The possession of slaves likewise was tax-effective. They had to be specified regarding origin, age, duties and standard education. The tax office was able to deduce from that the profit their owner would derive from them.
Fishponds and salines were regarded special income and were listed separately. Cattle, agricultural buildings and equipment were tax-free.
As a general rule, the tax-payers made a self-assessment although the authorities checked the plausibility of the declaration with the aid of old tax lists and measuring on site. In some cases even members of the local elite were charged with collecting the taxes since they were the ones who ascertained the most quickly and easiest way whether someone tried to evade taxes. Anyone planning on doing so had to expect to be put in irons and imprisoned.

So-called tribute penny, a denarius of Tiberius, RIC 30. From auction The New York Sale XX (2009), 395.

Even those devoid of possessions of any kind were obliged to pay a kind of personal income tax to the Roman authorities. They paid tax on their body as a potential instrument with which to earn a living. Consequently, children and elder people who in no physical condition to earn a living themselves, were exempt from taxes. That tax was regarded particularly oppressive and demeaning.
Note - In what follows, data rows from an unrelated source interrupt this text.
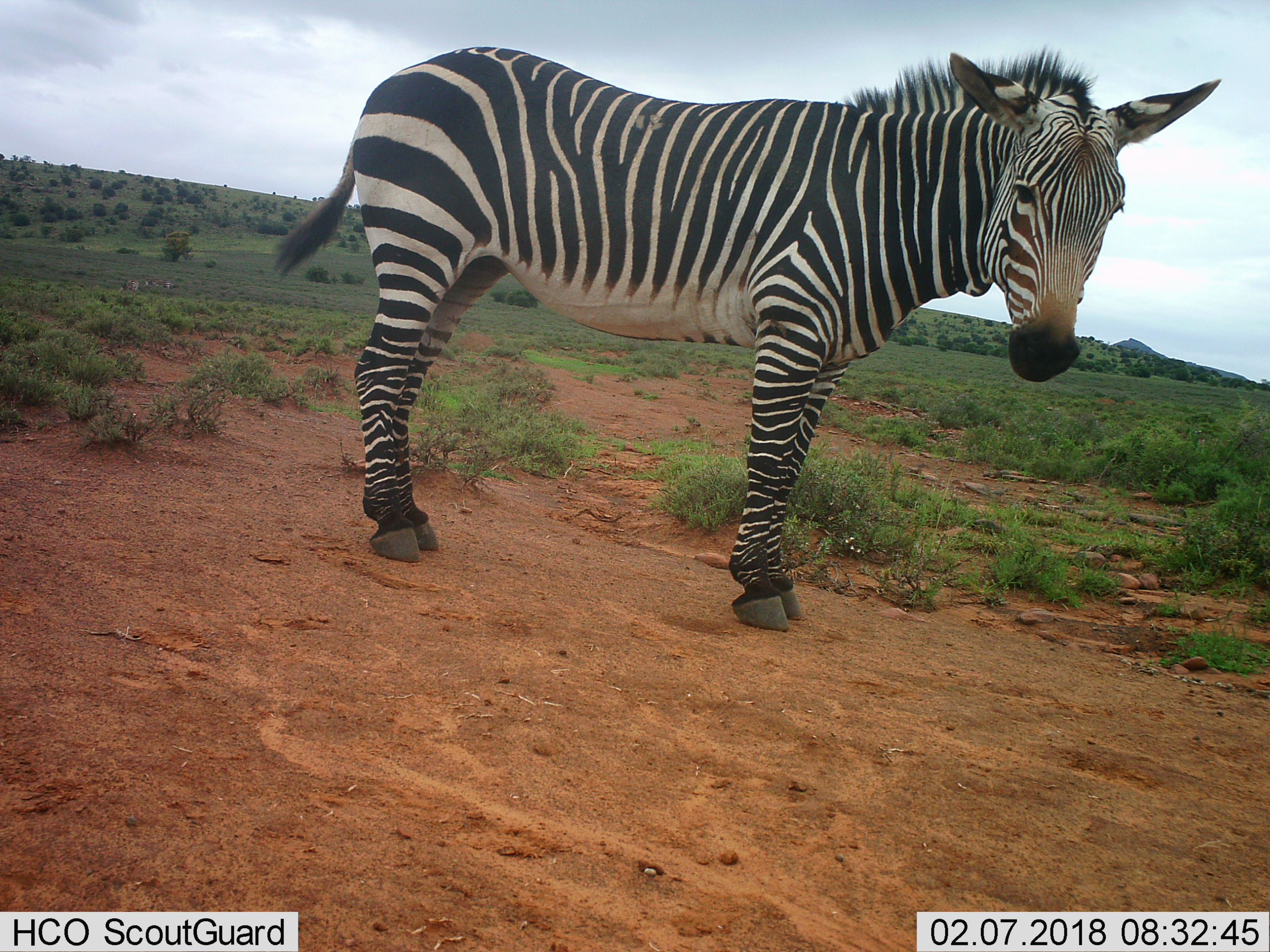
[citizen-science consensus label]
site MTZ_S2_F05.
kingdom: Animalia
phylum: Chordata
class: Mammalia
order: Perissodactyla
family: Equidae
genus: Equus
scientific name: Equus zebra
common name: mountain zebra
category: zebramountain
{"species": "zebramountain (mountain zebra) (Equus zebra)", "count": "1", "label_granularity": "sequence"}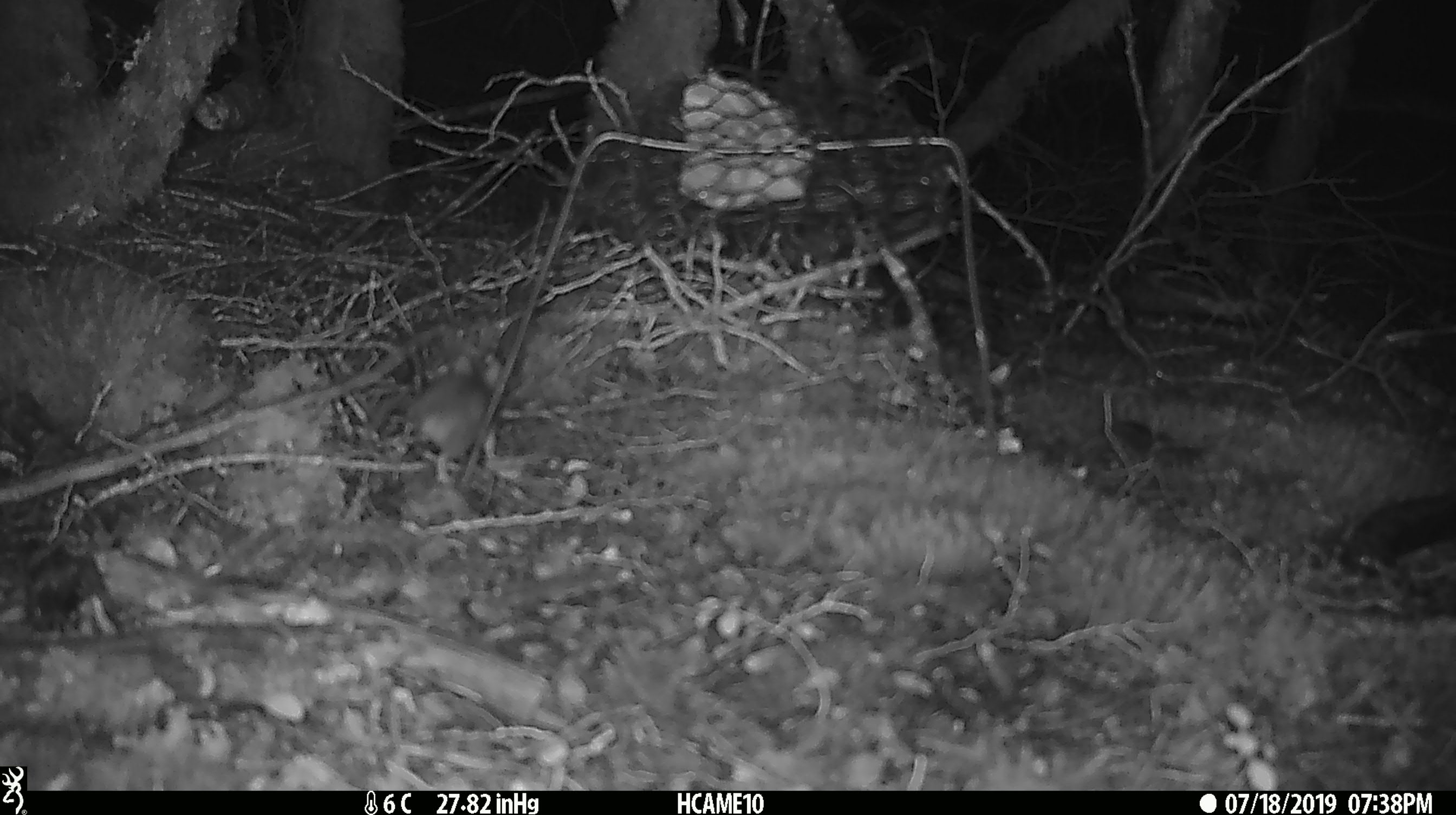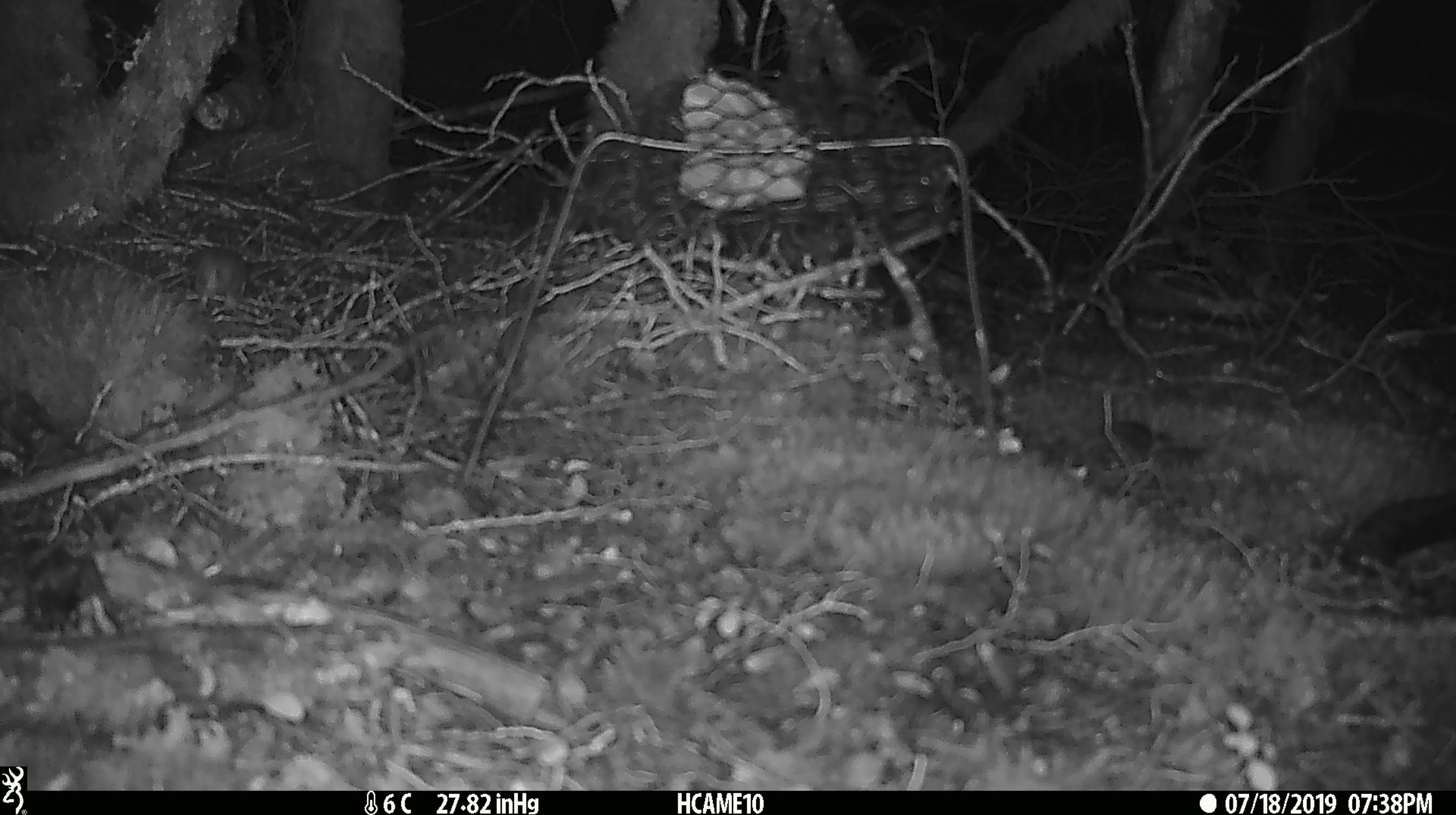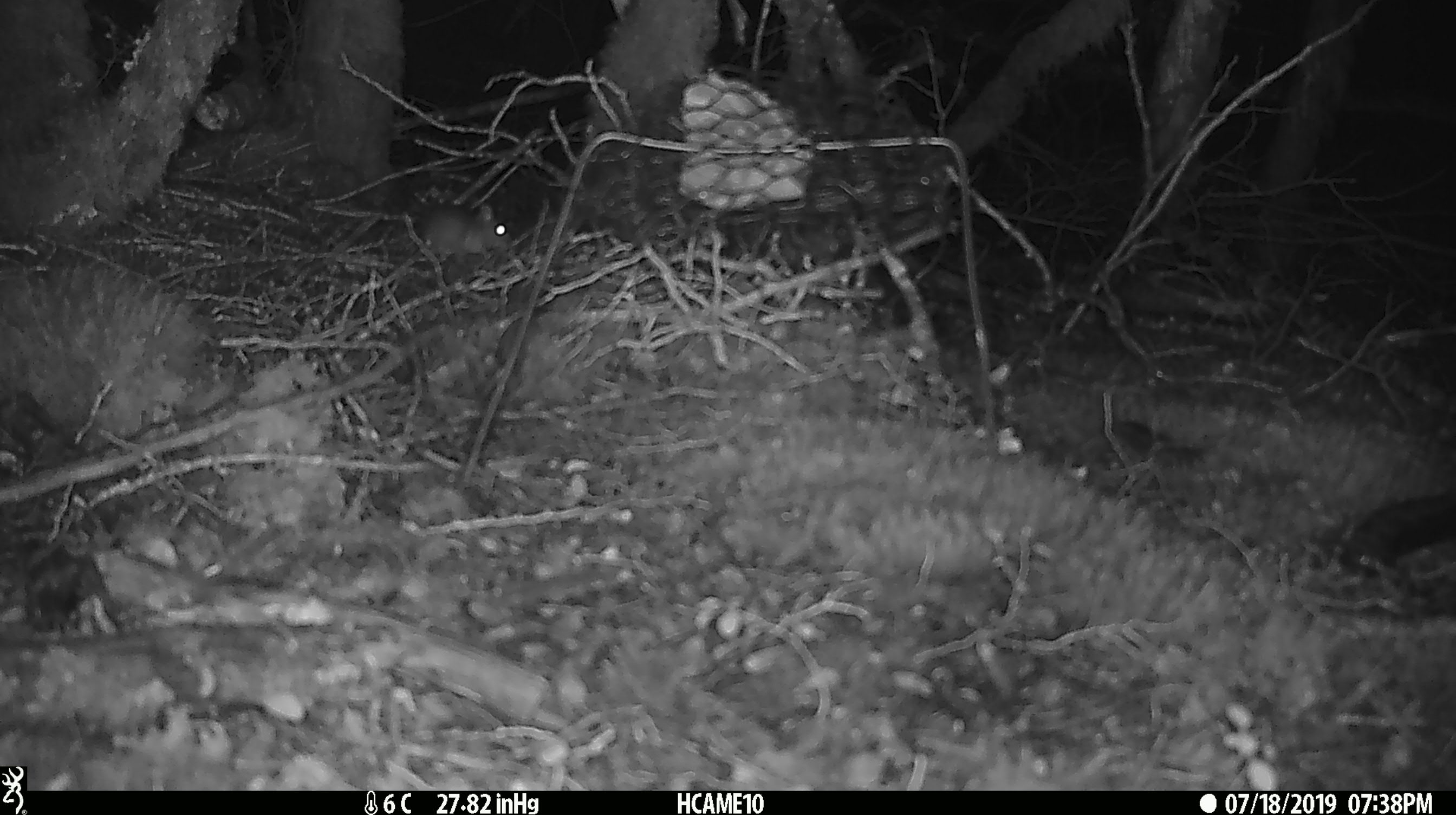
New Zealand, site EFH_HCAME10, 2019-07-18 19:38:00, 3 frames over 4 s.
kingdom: Animalia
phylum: Chordata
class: Mammalia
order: Rodentia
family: Muridae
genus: Mus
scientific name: Mus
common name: mouse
That tax, too, is reflected in the New Testament (Math. 22 and Marc. 12.17): when asked the catch question by the Pharisees whether or not the paying of a capitation tax to the emperor was legal, Jesus asked to be shown a denarius of Tiberius as the coin that tax was generally paid with.  He looked at the emperor’s head depicted on that coin and said: “Render to Caesar the things that are Caesar’s, and to God the things that are God’s.”